#### Page excerpt
This localization approach may be useful for situations where you need a large number of jobs and each job processes a very small piece of a large data file (eg. a few loci in a cram file).
Copying the large file(s) from the source bucket to a temp bucket in the same region is fast and inexpensive, and only needs to happen once before the jobs run. Each job can then avoid allocating a large disk, and waiting for the large file to be copied into the container. This approach requires gsutil to be available inside the execution container.
- get_subdir_name()¶
Returns the subdirectory name passed to the constructor
- class step_pipeline.io.Delocalize(value)¶
Bases:
enum.Enum
Constants that represent different options for how to delocalize file(s) from a running container.
- COPY = 'copy'¶
COPY uses the execution backend’s default approach to delocalizing files
- GSUTIL_COPY = 'gsutil_copy'¶
GSUTIL_COPY runs ‘gsutil cp’ to copy the path to a google bucket destination. This requires gsutil to be available inside the execution container.
- HAIL_HADOOP_COPY = 'hail_hadoop_copy'¶
HAIL_HADOOP_COPY uses the hail hadoop API to copy file(s) to a google bucket path. This requires python3 and hail to be installed inside the execution container.
- class step_pipeline.io.InputType(value)¶
Bases:
enum.Enum
Constants that represent the type of a step.input_value(..) arg.
- STRING = 'string'¶
- FLOAT = 'float'¶
- INT = 'int'¶
- BOOL = 'boolean'¶
- class step_pipeline.io.InputSpecBase(name=None)¶
Bases:
abc.ABC
This is the InputSpec parent class, with subclasses implementing specific types of input specs which contain metadata about inputs to a Pipeline Step.
- property name¶
- property uuid¶
- class step_pipeline.io.InputValueSpec(value=None, name=None, input_type=InputType.STRING)¶
Bases:
step_pipeline.io.InputSpecBase
An InputValueSpec stores metadata about an input that’s not a file path
- property value¶
- property input_type¶
- class step_pipeline.io.InputSpec(source_path=None, name=None, localize_by=None, localization_root_dir=None)¶
Bases:
step_pipeline.io.InputSpecBase
An InputSpec stores metadata about an input file or directory
- property source_path¶
- property source_bucket¶
- property source_path_without_protocol¶
- property source_dir¶
- property filename¶
- property local_path¶
- property local_dir¶
- property localize_by¶
- class step_pipeline.io.OutputSpec(local_path=None, output_dir=None, output_path=None, name=None, delocalize_by=None)¶
Bases:
object
An OutputSpec stores metadata about an output file or directory from a Step
- property output_path¶
- property output_dir¶
- property filename¶
- property name¶
- property local_path¶
- property local_dir¶
- property delocalize_by¶
step_pipeline.main module¶
This module contains the pipeline(..) function which is the main gateway for users to access the functionality in the step_pipeline library
- step_pipeline.main.pipeline(name=None, backend=Backend.HAIL_BATCH_SERVICE, config_file_path='~/.step_pipeline')¶
Creates a pipeline object.
Usage:
with step_pipeline("my pipeline") as sp: s = sp.new_step(..) ... step definitions ... # or alternatively: sp = step_pipeline("my pipeline") s = sp.new_step(..) ... step definitions ... sp.run()
- Parameters
name (str) – Pipeline name.
backend (Backend) – The backend to use for executing the pipeline.

#### List of tasks
[A] In the step_pipeline documentation excerpt, translate this sentence into Spanish: "Copying the large file(s) from the source bucket to a temp bucket in the same region is fast and inexpensive, and only needs to happen once before the jobs run."
[B] Carry the step_pipeline documentation excerpt forward from its last line, picking up the parameter list of the pipeline function.

#### Data
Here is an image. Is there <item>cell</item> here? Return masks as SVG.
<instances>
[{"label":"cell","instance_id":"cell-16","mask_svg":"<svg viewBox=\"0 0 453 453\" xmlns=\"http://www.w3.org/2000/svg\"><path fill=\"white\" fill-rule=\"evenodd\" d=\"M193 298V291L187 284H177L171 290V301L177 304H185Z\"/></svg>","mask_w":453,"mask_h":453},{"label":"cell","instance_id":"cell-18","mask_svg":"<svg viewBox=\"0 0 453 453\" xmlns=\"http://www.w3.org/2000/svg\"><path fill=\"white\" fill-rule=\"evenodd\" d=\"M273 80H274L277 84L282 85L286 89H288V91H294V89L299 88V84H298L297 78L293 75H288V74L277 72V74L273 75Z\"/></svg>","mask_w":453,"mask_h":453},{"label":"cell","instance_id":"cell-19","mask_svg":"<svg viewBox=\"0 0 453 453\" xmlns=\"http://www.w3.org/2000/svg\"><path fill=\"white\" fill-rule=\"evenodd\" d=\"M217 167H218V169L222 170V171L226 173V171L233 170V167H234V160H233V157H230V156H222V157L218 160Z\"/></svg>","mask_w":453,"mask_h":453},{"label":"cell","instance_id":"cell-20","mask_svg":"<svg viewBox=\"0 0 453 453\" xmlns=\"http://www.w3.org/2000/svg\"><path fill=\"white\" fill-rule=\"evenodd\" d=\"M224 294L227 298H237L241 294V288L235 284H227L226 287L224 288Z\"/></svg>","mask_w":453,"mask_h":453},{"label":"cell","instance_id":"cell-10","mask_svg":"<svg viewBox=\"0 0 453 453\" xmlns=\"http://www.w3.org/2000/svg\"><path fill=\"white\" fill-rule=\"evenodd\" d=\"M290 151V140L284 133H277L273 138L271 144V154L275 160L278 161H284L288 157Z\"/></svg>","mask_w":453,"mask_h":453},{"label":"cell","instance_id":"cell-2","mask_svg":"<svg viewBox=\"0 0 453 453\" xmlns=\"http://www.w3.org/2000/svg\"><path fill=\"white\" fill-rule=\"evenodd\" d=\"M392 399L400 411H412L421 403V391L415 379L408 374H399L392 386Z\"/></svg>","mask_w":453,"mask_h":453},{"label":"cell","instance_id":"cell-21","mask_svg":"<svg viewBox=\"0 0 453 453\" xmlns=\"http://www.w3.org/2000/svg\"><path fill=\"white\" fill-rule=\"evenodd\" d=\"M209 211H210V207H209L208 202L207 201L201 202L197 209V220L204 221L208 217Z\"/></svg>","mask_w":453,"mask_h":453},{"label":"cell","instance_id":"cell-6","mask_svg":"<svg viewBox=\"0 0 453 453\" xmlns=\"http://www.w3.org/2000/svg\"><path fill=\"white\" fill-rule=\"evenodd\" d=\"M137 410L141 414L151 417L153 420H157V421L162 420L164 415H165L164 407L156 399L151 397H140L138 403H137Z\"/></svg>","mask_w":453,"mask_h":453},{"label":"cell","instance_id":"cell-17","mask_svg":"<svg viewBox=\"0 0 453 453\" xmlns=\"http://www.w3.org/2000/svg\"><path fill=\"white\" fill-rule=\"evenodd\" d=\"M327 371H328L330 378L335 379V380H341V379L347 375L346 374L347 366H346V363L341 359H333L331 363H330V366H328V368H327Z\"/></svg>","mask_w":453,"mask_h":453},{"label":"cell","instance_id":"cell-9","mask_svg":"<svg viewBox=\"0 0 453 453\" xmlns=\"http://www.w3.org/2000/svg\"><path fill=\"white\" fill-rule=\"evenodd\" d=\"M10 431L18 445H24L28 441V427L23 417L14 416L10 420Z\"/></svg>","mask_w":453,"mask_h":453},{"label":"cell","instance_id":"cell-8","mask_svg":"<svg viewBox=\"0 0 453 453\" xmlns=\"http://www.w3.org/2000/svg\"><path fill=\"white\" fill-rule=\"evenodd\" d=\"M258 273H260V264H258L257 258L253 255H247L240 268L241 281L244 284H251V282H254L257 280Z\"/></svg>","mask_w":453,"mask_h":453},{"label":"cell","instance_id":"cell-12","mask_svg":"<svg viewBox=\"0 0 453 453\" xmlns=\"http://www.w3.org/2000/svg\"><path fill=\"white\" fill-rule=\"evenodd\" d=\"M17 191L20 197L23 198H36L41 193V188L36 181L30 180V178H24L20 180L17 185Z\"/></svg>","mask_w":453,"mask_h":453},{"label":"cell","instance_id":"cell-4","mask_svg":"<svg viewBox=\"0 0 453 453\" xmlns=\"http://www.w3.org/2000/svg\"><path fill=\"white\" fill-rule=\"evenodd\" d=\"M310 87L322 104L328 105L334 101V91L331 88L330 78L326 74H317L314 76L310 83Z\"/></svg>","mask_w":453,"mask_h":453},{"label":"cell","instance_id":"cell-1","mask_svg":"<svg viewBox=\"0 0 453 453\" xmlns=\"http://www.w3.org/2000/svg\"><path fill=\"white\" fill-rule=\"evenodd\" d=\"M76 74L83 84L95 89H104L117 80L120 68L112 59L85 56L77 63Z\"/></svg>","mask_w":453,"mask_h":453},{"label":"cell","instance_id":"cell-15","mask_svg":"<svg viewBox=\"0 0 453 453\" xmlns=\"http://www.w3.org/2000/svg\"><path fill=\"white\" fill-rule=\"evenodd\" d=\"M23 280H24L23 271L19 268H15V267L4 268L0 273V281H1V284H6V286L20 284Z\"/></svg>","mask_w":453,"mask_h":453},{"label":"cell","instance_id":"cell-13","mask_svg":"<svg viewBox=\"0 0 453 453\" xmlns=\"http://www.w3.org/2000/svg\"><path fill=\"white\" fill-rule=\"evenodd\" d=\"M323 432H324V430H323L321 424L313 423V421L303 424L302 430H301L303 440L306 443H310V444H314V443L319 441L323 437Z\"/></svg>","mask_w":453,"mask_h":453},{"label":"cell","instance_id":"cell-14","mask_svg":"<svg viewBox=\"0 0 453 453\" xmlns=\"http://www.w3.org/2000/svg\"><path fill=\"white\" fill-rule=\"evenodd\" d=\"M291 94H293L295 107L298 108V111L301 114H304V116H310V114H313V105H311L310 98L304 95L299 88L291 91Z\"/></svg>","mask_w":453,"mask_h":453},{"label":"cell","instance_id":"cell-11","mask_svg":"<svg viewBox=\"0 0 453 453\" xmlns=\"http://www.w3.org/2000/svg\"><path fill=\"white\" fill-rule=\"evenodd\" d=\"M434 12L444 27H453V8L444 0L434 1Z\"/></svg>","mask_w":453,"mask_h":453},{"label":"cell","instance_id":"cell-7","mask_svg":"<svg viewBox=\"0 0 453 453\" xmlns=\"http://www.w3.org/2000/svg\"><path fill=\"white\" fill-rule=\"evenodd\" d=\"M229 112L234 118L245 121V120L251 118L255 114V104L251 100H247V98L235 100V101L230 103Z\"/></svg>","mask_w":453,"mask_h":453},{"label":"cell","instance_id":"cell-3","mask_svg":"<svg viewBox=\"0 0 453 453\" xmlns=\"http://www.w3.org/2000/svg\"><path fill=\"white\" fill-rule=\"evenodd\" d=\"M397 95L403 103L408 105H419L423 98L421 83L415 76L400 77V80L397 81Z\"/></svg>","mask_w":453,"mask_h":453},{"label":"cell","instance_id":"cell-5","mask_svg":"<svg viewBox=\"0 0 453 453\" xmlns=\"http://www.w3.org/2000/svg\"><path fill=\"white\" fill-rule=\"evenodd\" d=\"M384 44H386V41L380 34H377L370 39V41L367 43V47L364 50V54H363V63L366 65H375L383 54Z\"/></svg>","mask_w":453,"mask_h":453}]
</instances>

#### Written responses
[A] Copiar el o los archivos grandes del bucket de origen a un bucket temporal en la misma región es rápido y económico, y solo debe hacerse una vez antes de que se ejecuten los trabajos.

[B]
config_file_path (str) – path of a configargparse config file.
- Returns
- An object that you can use to create Steps by calling .new_step(..) and then execute the pipeline by
calling .run()
- Return type
step_pipeline.pipeline module¶
- class step_pipeline.pipeline.Pipeline(name=None, config_arg_parser=None)¶
Bases:
abc.ABC
Pipeline represents the execution pipeline. This base class contains only generalized code that is not specific to any particular execution backend. It has public methods for creating Steps, as well as some private methods that implement the general aspects of traversing the execution graph (DAG) and transferring all steps to a specific execution backend.
- get_config_arg_parser()¶
Returns the configargparse.ArgumentParser object used by the Pipeline to define command-line args. This is a drop-in replacement for argparse.ArgumentParser with some extra features such as support for config files and environment variables. See https://github.com/bw2/ConfigArgParse for more details. You can use this to add and parse your own command-line arguments the same way you would using argparse. For example:
p = pipeline.get_config_arg_parser() p.add_argument(”–my-arg”) args = pipeline.parse_args()
- parse_args()¶
Parse command line args defined up to this point. This method can be called more than once.
- Returns
argparse args object.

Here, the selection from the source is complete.